• **What this task involves**
Give the records again, word for word.

** Opening Input for this task block **

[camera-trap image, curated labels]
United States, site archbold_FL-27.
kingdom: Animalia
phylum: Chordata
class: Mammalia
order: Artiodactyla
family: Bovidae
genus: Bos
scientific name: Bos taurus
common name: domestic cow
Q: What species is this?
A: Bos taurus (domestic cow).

** Closing Input for this task block **

• **Answer to this task**
[camera-trap image, curated labels]
United States, site archbold_FL-27.
kingdom: Animalia
phylum: Chordata
class: Mammalia
order: Artiodactyla
family: Bovidae
genus: Bos
scientific name: Bos taurus
common name: domestic cow
Q: What species is this?
A: Bos taurus (domestic cow).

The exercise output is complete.